Start of INFORMATION SHOWN
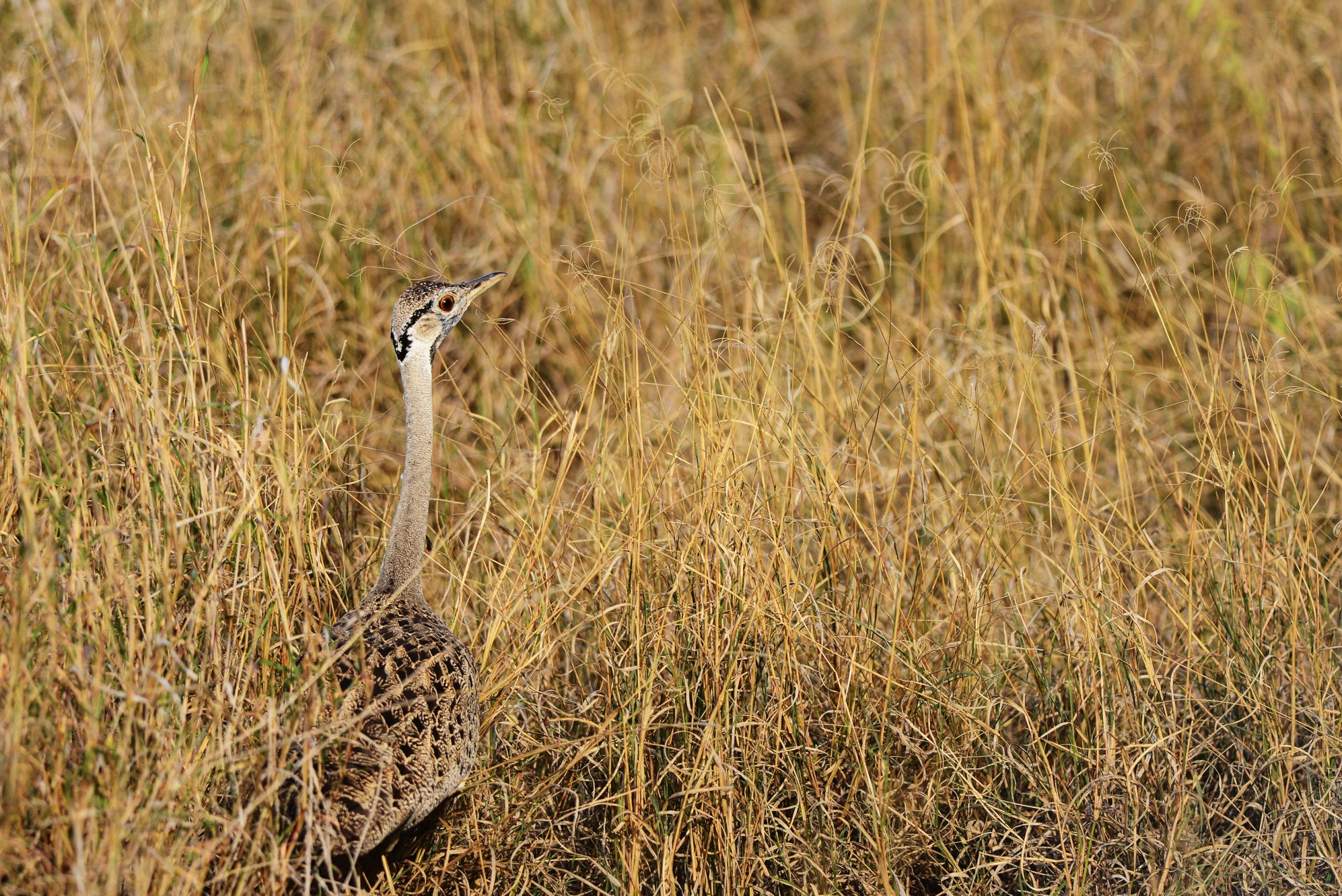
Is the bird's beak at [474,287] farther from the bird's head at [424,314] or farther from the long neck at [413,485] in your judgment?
the long neck at [413,485]

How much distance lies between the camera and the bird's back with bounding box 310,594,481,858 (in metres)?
2.40

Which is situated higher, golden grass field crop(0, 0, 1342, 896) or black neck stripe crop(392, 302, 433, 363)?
black neck stripe crop(392, 302, 433, 363)

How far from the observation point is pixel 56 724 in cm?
228

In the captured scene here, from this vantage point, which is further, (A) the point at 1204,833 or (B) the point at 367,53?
(B) the point at 367,53

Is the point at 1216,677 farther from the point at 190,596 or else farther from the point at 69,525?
the point at 69,525

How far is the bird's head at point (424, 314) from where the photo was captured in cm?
302

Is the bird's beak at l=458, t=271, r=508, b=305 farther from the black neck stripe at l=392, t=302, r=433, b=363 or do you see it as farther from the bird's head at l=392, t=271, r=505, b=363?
the black neck stripe at l=392, t=302, r=433, b=363

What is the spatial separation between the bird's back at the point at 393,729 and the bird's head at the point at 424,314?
61 cm

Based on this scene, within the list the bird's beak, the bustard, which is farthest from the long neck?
the bird's beak

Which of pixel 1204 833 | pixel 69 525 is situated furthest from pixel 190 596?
pixel 1204 833

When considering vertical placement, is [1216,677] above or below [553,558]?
below

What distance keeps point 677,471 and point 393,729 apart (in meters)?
1.23

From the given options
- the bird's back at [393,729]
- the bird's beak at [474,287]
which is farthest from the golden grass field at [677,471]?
the bird's beak at [474,287]

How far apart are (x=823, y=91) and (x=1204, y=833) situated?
4.00 metres
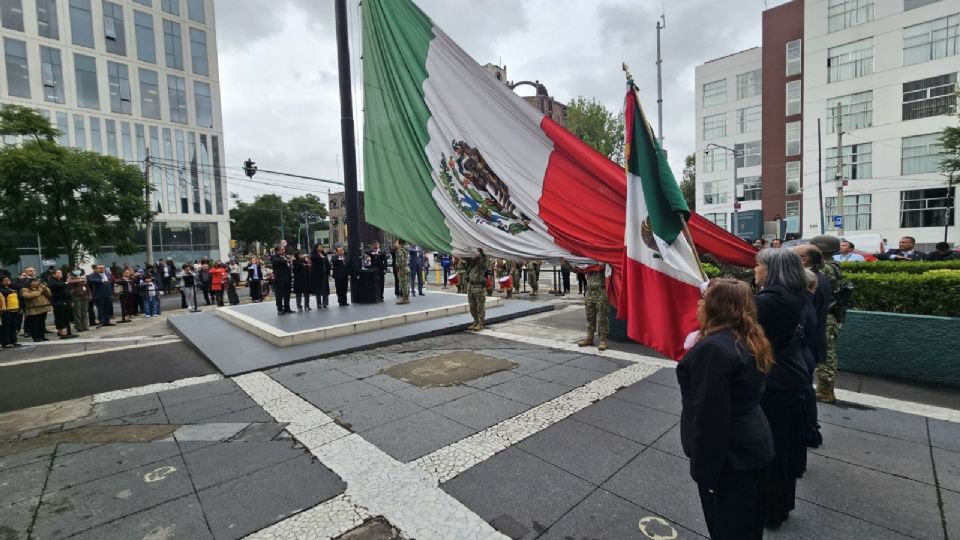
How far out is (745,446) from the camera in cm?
211

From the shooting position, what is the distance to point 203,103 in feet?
120

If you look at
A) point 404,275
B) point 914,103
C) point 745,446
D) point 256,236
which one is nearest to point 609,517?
point 745,446

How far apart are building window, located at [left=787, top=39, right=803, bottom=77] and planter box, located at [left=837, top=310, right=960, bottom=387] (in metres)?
39.9

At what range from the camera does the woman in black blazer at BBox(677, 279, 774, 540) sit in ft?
6.75

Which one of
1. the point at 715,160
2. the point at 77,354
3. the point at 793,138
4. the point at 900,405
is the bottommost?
the point at 900,405

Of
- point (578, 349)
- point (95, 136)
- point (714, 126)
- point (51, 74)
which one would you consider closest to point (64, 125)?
point (95, 136)

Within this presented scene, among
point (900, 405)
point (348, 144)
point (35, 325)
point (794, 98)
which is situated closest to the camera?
point (900, 405)

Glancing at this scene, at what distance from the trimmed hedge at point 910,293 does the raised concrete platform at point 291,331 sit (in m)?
6.66

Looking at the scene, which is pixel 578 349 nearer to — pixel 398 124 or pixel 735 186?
pixel 398 124

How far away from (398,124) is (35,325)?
11880 mm

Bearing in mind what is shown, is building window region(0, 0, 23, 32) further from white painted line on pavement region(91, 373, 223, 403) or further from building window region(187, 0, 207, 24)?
white painted line on pavement region(91, 373, 223, 403)

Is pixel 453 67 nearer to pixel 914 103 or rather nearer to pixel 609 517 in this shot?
pixel 609 517

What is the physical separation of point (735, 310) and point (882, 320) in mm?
5462

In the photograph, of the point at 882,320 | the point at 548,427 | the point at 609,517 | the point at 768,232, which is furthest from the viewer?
the point at 768,232
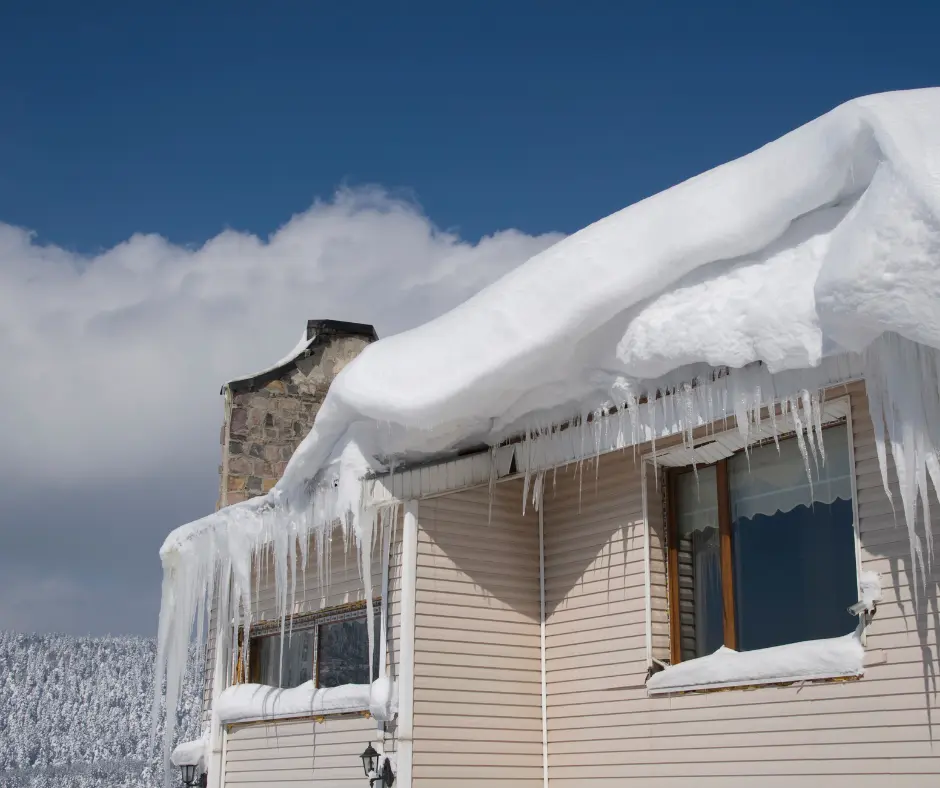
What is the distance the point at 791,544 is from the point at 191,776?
6.90 meters

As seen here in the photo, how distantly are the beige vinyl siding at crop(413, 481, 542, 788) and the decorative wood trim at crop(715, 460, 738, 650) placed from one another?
1.61 m

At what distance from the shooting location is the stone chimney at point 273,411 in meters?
12.9

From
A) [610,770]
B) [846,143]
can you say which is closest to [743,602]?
[610,770]

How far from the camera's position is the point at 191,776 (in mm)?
11070

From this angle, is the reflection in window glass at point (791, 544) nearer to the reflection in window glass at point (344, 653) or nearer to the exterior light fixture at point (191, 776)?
the reflection in window glass at point (344, 653)

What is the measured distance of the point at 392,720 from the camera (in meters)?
7.71

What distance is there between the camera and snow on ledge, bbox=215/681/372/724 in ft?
27.9

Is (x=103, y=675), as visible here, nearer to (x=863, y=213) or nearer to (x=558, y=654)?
(x=558, y=654)

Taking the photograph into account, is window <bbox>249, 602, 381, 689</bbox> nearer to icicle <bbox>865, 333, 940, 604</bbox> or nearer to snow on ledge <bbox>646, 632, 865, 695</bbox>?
snow on ledge <bbox>646, 632, 865, 695</bbox>

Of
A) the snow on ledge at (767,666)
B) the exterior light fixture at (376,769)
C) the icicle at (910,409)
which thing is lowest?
the exterior light fixture at (376,769)

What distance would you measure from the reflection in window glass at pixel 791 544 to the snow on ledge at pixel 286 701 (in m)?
2.79

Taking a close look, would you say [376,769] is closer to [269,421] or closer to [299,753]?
[299,753]

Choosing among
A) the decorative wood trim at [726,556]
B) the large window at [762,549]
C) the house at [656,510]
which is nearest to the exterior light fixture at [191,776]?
the house at [656,510]

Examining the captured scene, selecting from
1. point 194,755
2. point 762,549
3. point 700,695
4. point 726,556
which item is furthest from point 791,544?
point 194,755
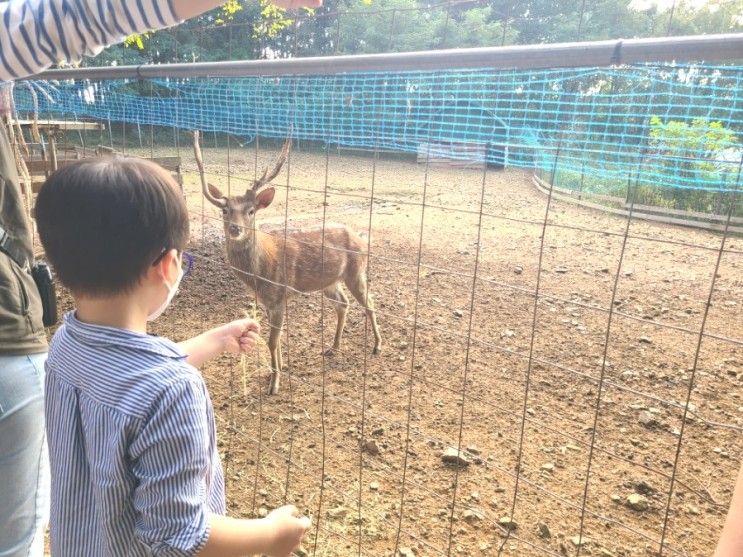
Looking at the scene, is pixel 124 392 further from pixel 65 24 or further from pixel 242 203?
End of INFORMATION SHOWN
Copy out each line word for word, please, skipping the images.

Is the bird's beak at [474,287] farther from the bird's head at [424,314] or farther from the long neck at [413,485] in your judgment?
the long neck at [413,485]

How much distance lies between the camera and the bird's back with bounding box 310,594,481,858 (in metres)?
2.40

Which is situated higher, golden grass field crop(0, 0, 1342, 896) or black neck stripe crop(392, 302, 433, 363)?
black neck stripe crop(392, 302, 433, 363)

How far from the observation point is pixel 56 724 in cm?
228

In the captured scene here, from this vantage point, which is further, (A) the point at 1204,833 or (B) the point at 367,53?
(B) the point at 367,53

Is the point at 1216,677 farther from the point at 190,596 or else farther from the point at 69,525?
the point at 69,525

How far is the bird's head at point (424, 314) from where the photo was captured in cm?
302

Is the bird's beak at l=458, t=271, r=508, b=305 farther from the black neck stripe at l=392, t=302, r=433, b=363 or do you see it as farther from the bird's head at l=392, t=271, r=505, b=363?
the black neck stripe at l=392, t=302, r=433, b=363

What is the spatial separation between the bird's back at the point at 393,729 and the bird's head at the point at 424,314?
61 cm

Based on this scene, within the list the bird's beak, the bustard, which is farthest from the long neck?
the bird's beak

Which of pixel 1204 833 | pixel 69 525 is situated furthest from pixel 190 596?
pixel 1204 833

When considering vertical placement, is [1216,677] above or below [553,558]?
below

What distance keeps point 677,471 and point 393,729 apart (in meters)?
1.23

From the given options
- the bird's back at [393,729]
- the bird's beak at [474,287]
which is farthest from the golden grass field at [677,471]?
the bird's beak at [474,287]

How far apart are (x=823, y=91) and (x=1204, y=833) situated?
4.00 metres
How far out is (745,446) from the camera in cm?
211

From the shooting position, what is the distance to point 203,103 in feet?
120

If you look at
A) point 404,275
B) point 914,103
C) point 745,446
D) point 256,236
which one is nearest to point 609,517?
point 745,446

How far apart are building window, located at [left=787, top=39, right=803, bottom=77] and planter box, located at [left=837, top=310, right=960, bottom=387] (in metres)?
39.9

At what range from the camera does the woman in black blazer at BBox(677, 279, 774, 540) sit in ft?
6.75

Which one of
1. the point at 715,160
2. the point at 77,354
3. the point at 793,138
4. the point at 900,405
is the bottommost?
the point at 900,405

Of
- point (578, 349)
- point (95, 136)
- point (714, 126)
- point (51, 74)
which one would you consider closest to point (64, 125)?
point (95, 136)

Within this presented scene, among
point (900, 405)
point (348, 144)
point (35, 325)
point (794, 98)
which is situated closest to the camera?
point (900, 405)

Glancing at this scene, at what distance from the trimmed hedge at point 910,293 does the raised concrete platform at point 291,331 sit (in m)?
6.66

Looking at the scene, which is pixel 578 349 nearer to — pixel 398 124 or pixel 735 186?
pixel 398 124

How far away from (398,124) is (35,325)?
11880 mm

Bearing in mind what is shown, is building window region(0, 0, 23, 32) further from white painted line on pavement region(91, 373, 223, 403) or further from building window region(187, 0, 207, 24)?
white painted line on pavement region(91, 373, 223, 403)

Is pixel 453 67 nearer to pixel 914 103 or rather nearer to pixel 609 517 in this shot?
pixel 609 517

What is the physical separation of point (735, 310) and point (882, 320) in mm?
5462

In the photograph, of the point at 882,320 | the point at 548,427 | the point at 609,517 | the point at 768,232, which is furthest from the viewer?
the point at 768,232
What is the distance the point at 791,544 is from the point at 191,776?
6.90 meters

As seen here in the photo, how distantly are the beige vinyl siding at crop(413, 481, 542, 788) and the decorative wood trim at crop(715, 460, 738, 650) placed from one another?
1.61 m

At what distance from the shooting location is the stone chimney at point 273,411 in meters?
12.9

From
A) [610,770]
B) [846,143]
can you say which is closest to [743,602]?
[610,770]

How far from the camera's position is the point at 191,776 (in mm)?
11070

From this angle, is the reflection in window glass at point (791, 544) nearer to the reflection in window glass at point (344, 653) or nearer to the exterior light fixture at point (191, 776)?
the reflection in window glass at point (344, 653)

What is the measured distance of the point at 392,720 from the camera (in meters)?
7.71

What distance is there between the camera and snow on ledge, bbox=215/681/372/724 in ft?
27.9

Is (x=103, y=675), as visible here, nearer to (x=863, y=213) or nearer to (x=558, y=654)?
(x=558, y=654)

Taking the photograph into account, is window <bbox>249, 602, 381, 689</bbox> nearer to icicle <bbox>865, 333, 940, 604</bbox> or nearer to snow on ledge <bbox>646, 632, 865, 695</bbox>?
snow on ledge <bbox>646, 632, 865, 695</bbox>

Of
A) the snow on ledge at (767,666)
B) the exterior light fixture at (376,769)
C) the icicle at (910,409)
which thing is lowest?
the exterior light fixture at (376,769)

What distance would you measure from the reflection in window glass at pixel 791 544 to the snow on ledge at pixel 286 701 (in m)?
2.79

Taking a close look, would you say [376,769] is closer to [269,421] or closer to [299,753]?
[299,753]

Choosing among
A) the decorative wood trim at [726,556]
B) the large window at [762,549]
C) the house at [656,510]
which is nearest to the exterior light fixture at [191,776]?
the house at [656,510]

Examining the captured scene, selecting from
1. point 194,755
2. point 762,549
3. point 700,695
4. point 726,556
which item is furthest from point 791,544?
point 194,755
Looking at the scene, is pixel 124 392 further from pixel 65 24 or further from pixel 242 203?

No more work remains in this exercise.